Don Antonio ya le estaba esperando en el vestíbulo.

Mientras se colocaba la cartera, el padre de su amigo Pedro Blasco hizo el gesto de silencio y le puso a él también el dedo en los labios indicando que debía sellarlos.

—Esto será nuestro secreto —dijo—. Tú no has estado conmigo y yo tampoco te he visto hoy. ¿De acuerdo? Ahora toma, te lo has ganado.

Le regaló un paquete de Chesterfield.

VI

Bajo la lluvia, ajeno al agua que le empapaba, Julián, el padre de Carlos y futuro abuelo de Mario, con una botella de vino abrazada contra su pecho, más por contener su emoción que por un sentido posesivo, corría excitado por calles encharcadas aquella tarde del mes de octubre, sin poder disimular su contento. La noticia, portada de los periódicos, en boca de todo el mundo y que provocaba alboroto en las calles, no era para menos. La autocracia zarista venía de ser derrocada por la revolución del proletariado ruso. Liderados por Lenin, a quien los alemanes habían facilitado el regreso, en vagón sellado, después de once años de destierro, los bolcheviques se habían hecho con el poder. Enarbolando banderas y fusiles, a los soldados sublevados se les habían unido obreros miserables no sólo por el aspecto de su paupérrima indumentaria, sino sobre todo a la vista de sus cuerpos hundidos. Cuerpos de espaldas doloridas, de músculos y tendones agarrotados por el exceso de horas obligados a emparejarse cada día con las máquinas de los talleres y fábricas en los que eran explotados; también campesinos sin tierra, cultivadores de la de otros, salidos de sus chozas con los intestinos retorcidos y secos, con los estómagos apergaminados de tanto trabajar en vacío. Al grito de Paz para el pueblo, Pan para los prisioneros del hambre y Tierra para los desheredados del campo, habían invadido las calles de Petrogrado controlando las orillas del Neva y cerrando sus puentes para aislar así al Gobierno en su Palacio de Invierno. Las estrofas de
La Internacional
entonadas por esos soldados, obreros y campesinos a coro con las voces de sus mujeres y las de sus hijos que también se habían lanzado a las calles, anunciaban una revolución que iba a extenderse por todo el país y que iba a dar paso al socialismo acabando con el capitalismo.

Encarnación recibió a su marido en casa estrechándole en un abrazo lleno de esperanza de lo que predecía un amanecer otro al de todos los días. Momento histórico que debería marcar un nuevo punto de partida perturbador para las mentes de quienes se creían intocables, y también el despertar de los oprimidos.

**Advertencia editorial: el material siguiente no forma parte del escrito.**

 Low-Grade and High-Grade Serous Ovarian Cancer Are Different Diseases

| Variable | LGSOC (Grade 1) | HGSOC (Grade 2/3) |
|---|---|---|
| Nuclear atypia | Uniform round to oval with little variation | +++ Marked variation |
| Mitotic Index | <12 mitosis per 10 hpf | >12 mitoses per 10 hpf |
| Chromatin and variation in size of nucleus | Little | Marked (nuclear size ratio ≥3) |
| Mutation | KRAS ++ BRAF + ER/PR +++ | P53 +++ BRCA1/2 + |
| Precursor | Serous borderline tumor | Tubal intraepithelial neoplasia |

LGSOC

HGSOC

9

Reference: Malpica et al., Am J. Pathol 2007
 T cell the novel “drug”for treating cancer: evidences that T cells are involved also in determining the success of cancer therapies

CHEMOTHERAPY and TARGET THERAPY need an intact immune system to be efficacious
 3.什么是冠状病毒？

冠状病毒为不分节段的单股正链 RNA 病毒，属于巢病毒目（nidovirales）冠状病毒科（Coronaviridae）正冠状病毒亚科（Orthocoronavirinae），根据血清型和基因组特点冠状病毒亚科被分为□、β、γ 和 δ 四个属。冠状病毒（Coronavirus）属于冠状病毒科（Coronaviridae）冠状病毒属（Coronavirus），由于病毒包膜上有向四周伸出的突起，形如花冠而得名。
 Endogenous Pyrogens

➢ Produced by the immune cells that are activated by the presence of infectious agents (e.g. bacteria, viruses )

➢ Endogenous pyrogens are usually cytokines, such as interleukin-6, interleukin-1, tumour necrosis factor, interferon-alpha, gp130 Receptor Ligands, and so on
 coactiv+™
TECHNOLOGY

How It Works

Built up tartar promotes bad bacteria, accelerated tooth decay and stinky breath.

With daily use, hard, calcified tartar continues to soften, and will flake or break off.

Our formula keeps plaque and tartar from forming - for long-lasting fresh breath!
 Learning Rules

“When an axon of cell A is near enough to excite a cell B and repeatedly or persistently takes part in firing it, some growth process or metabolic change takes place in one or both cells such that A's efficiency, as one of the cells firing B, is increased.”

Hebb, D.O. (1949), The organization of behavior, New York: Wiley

Fueron precisamente las ideas progresistas de estos republicanos sencillos las que crearon el punto convergente en el que sus almas se fundieron. Los sentimientos de solidaridad que les animaban, su creencia en unos mismos ideales, forjaron un amor alimentado por sus cuerpos y sublimado por la visión de un mundo del que rechazaban ser simples peones.

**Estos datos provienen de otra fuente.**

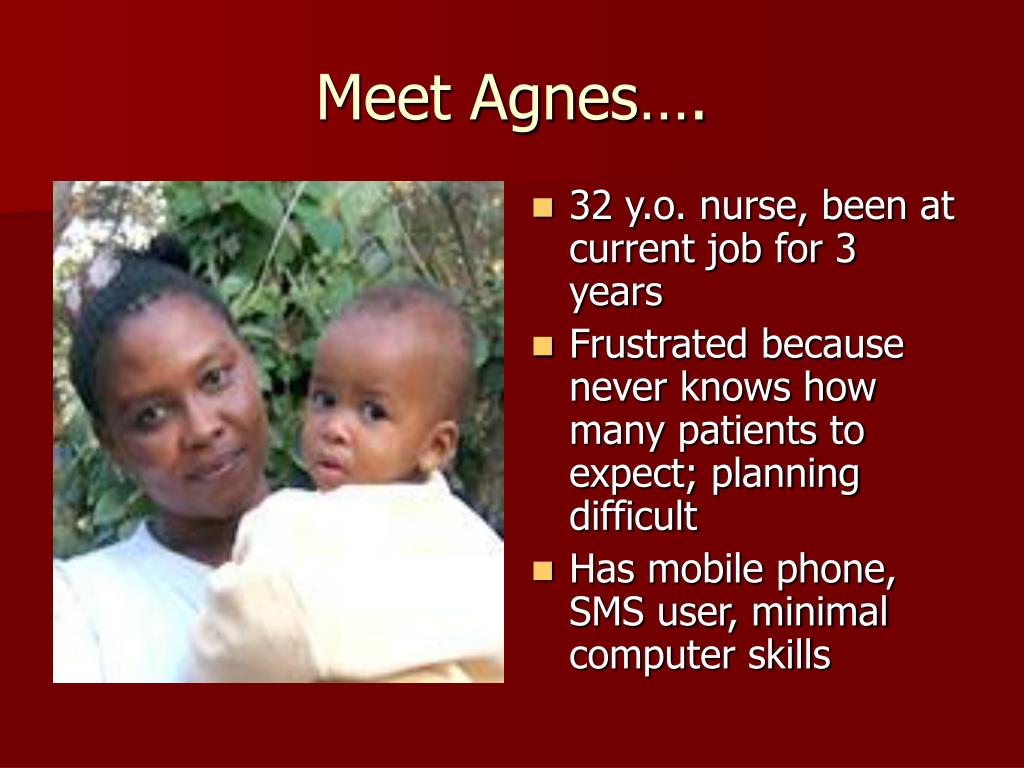 Meet Agnes….

- 32 y.o. nurse, been at current job for 3 years
- Frustrated because never knows how many patients to expect; planning difficult
- Has mobile phone, SMS user, minimal computer skills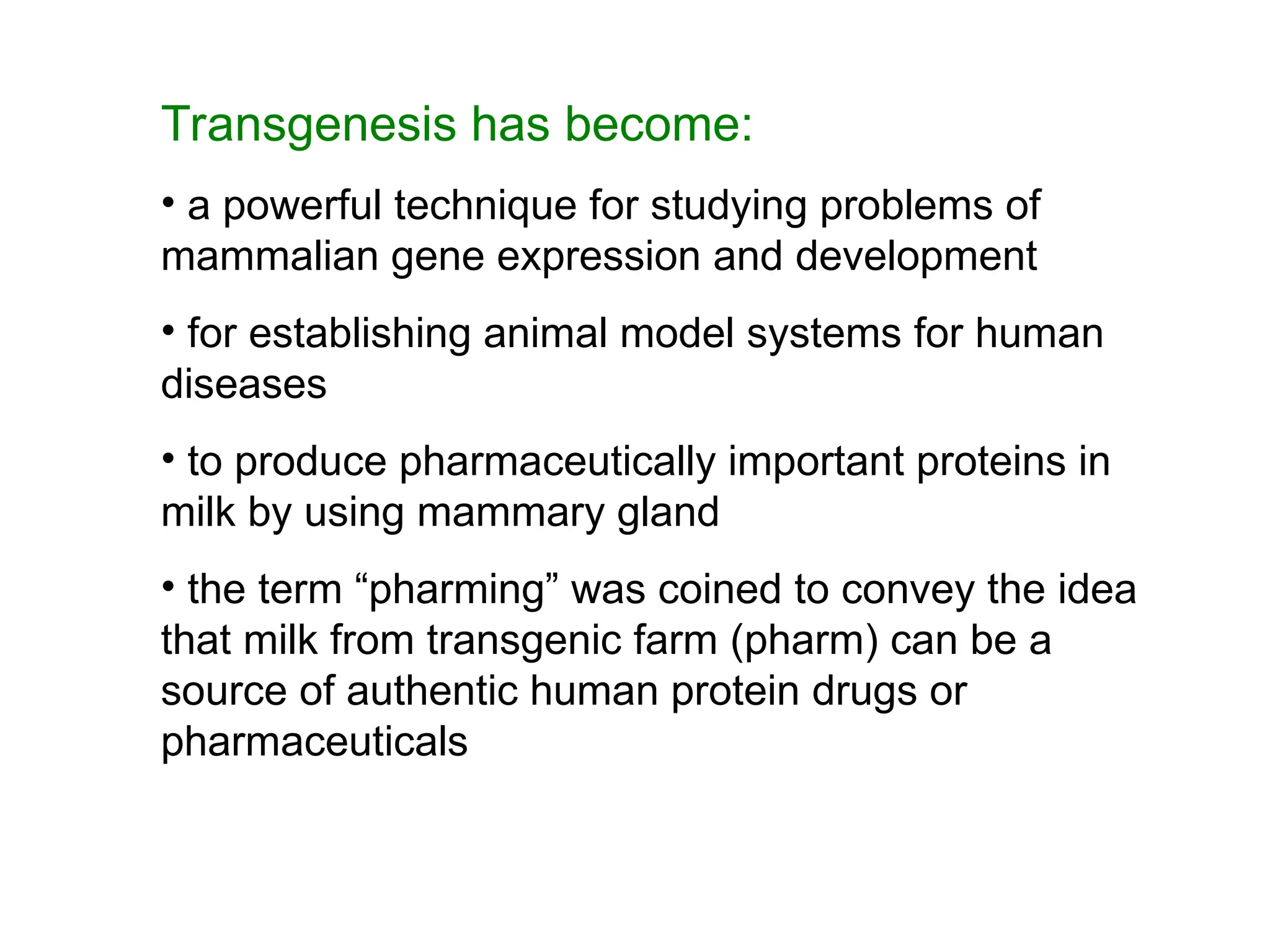 Transgenesis has become:

• a powerful technique for studying problems of mammalian gene expression and development

• for establishing animal model systems for human diseases

• to produce pharmaceutically important proteins in milk by using mammary gland

• the term “pharming” was coined to convey the idea that milk from transgenic farm (pharm) can be a source of authentic human protein drugs or pharmaceuticals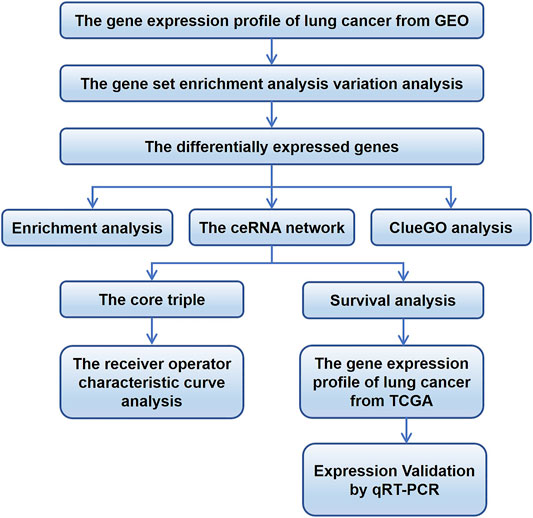 The gene expression profile of lung cancer from GEO

The gene set enrichment analysis variation analysis

The differentially expressed genes

Enrichment analysis

The ceRNA network

ClueGO analysis

The core triple

Survival analysis

The receiver operator characteristic curve analysis

The gene expression profile of lung cancer from TCGA

Expression Validation by qRT-PCR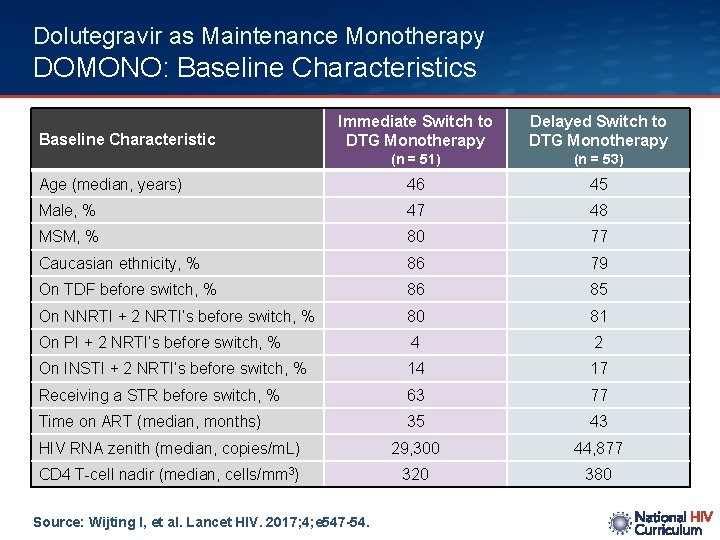 Dolutegravir as Maintenance Monotherapy
DOMONO: Baseline Characteristics

| Baseline Characteristic | Immediate Switch to DTG Monotherapy (n = 51) | Delayed Switch to DTG Monotherapy (n = 53) |
|---|---|---|
| Age (median, years) | 46 | 45 |
| Male, % | 47 | 48 |
| MSM, % | 80 | 77 |
| Caucasian ethnicity, % | 86 | 79 |
| On TDF before switch, % | 86 | 85 |
| On NNRTI + 2 NRTI's before switch, % | 80 | 81 |
| On PI + 2 NRTI's before switch, % | 4 | 2 |
| On INSTI + 2 NRTI's before switch, % | 14 | 17 |
| Receiving a STR before switch, % | 63 | 77 |
| Time on ART (median, months) | 35 | 43 |
| HIV RNA zenith (median, copies/mL) | 29,300 | 44,877 |
| CD4 T-cell nadir (median, cells/mm$^3$) | 320 | 380 |

Source: Wijting I, et al. Lancet HIV. 2017;4;e547-54.

National HIV Curriculum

Carlos, aunque era un niño entonces, no olvidaba la alegría de sus padres aquel día, ni la fiesta organizada en su casa. Asistieron personas desconocidas para él, contagiadas también del mismo regocijo, entre las que correteaba sorprendido y feliz ante la novedad de aquella noche en la que no solamente no le enviaron a dormir, sino que le dieron a beber un vaso de vino dulce para que él participara también del gran acontecimiento. La sangre calentó sus arterias, dando una apariencia febril a sus mejillas y euforia en la cabeza, aunque esto no sabía si achacarlo al vino que bebía por primera vez en su vida o al ambiente creado por todas esas personas unidas por una misma utopía, puerta de sus esperanzas.

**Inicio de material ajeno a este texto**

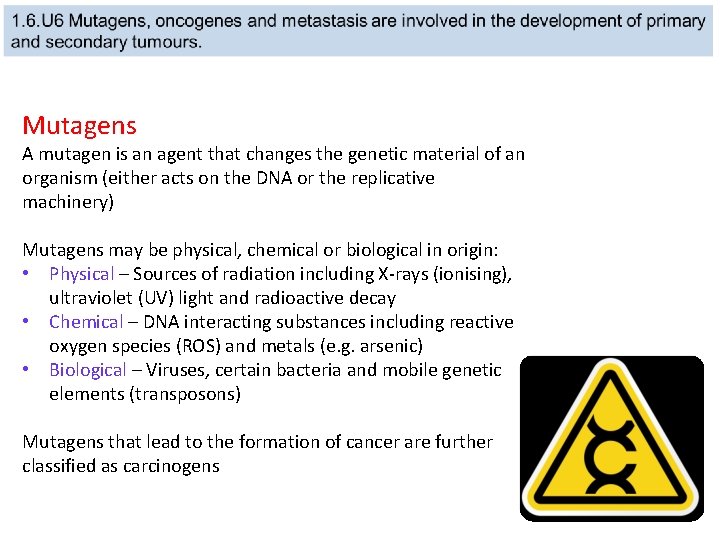 1.6.U6 Mutagens, oncogenes and metastasis are involved in the development of primary and secondary tumours.

Mutagens
A mutagen is an agent that changes the genetic material of an organism (either acts on the DNA or the replicative machinery)

Mutagens may be physical, chemical or biological in origin:
• Physical – Sources of radiation including X-rays (ionising), ultraviolet (UV) light and radioactive decay
• Chemical – DNA interacting substances including reactive oxygen species (ROS) and metals (e.g. arsenic)
• Biological – Viruses, certain bacteria and mobile genetic elements (transposons)

Mutagens that lead to the formation of cancer are further classified as carcinogens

Los años pasaron. Carlos creció y con él los ideales que respiraba en su entorno. Le gustaba analizarlos con su padre en largas veladas de reflexión, en las que el sueño, refugiado en alguna habitación oscura, permanecía escondido para no interrumpir la comunicación de unas mentes inquietas cuya lucha por una sociedad libre, reconocedora de los derechos del hombre, daba sentido a sus vidas.